PASSAGE PROVIDED:
+++
# Homework 2 - Logistic Regression
## CSCI 5622 - Spring 2019
***
**Name**: $<$insert name here$>$ 
***

This assignment is due on Canvas by **11.59 PM on Wednesday, February 26th**. Submit only this Jupyter notebook to Canvas.  Do not compress it using tar, rar, zip, etc. Your solutions to analysis questions should be done in Markdown directly below the associated question.  Remember that you are encouraged to discuss the problems with your classmates and instructors, but **you must write all code and solutions on your own**, and list any people or sources consulted. The only exception to this rule is that you may copy code directly from your own solution to homework 1.

## Overview 
***


Your task for this homework is to build a logistic regression model that implements stochastic gradient ascent. You'll apply it to the task of determining whether a number is 8 or 9

We start by importing and plotting the given data

In [141]:
import numpy as np
import matplotlib.pylab as plt
%matplotlib inline 
import random

### [ 70 points] Problem 1: Implementing the Logistic Regression Classifier for Binary Classification
***

In [142]:
import matplotlib.pylab as plt
%matplotlib inline
import pickle, gzip       
import numpy as np

class Numbers:
    """
    Class to store MNIST data for images of 9 and 8 only
    """ 
    def __init__(self, location):
        # You shouldn't have to modify this class, but you can if you'd like
        # Load the dataset
        with gzip.open(location, 'rb') as f:
            train_set, valid_set, test_set = pickle.load(f)
 
        self.train_x, self.train_y = train_set
        train_indices = np.where(self.train_y > 7)
        self.train_x, self.train_y = self.train_x[train_indices], self.train_y[train_indices]
        self.train_y = self.train_y - 8
 
        self.valid_x, self.valid_y = valid_set
        valid_indices = np.where(self.valid_y > 7)
+++
SHORT EXERCISE:
Answer these questions using the logistic regression assignment:
1. By what time and date is the assignment due on Canvas?
2. From what source may code be copied directly?
3. Which two digits must the model distinguish between?
The records that follow have no connection to the assignment text above.

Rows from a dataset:
+++
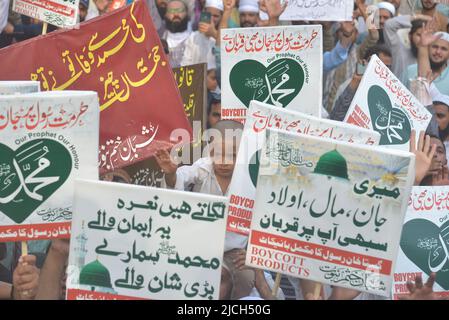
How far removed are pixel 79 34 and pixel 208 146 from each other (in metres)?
1.08

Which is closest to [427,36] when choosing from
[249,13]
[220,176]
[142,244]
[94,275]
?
[249,13]

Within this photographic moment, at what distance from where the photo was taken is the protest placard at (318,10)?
9.77m

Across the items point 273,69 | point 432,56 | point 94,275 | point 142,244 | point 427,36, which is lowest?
point 94,275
+++
EXERCISE RESPONSE:
1. 11.59 PM on Wednesday, February 26th
2. Your own solution to homework 1
3. 8 and 9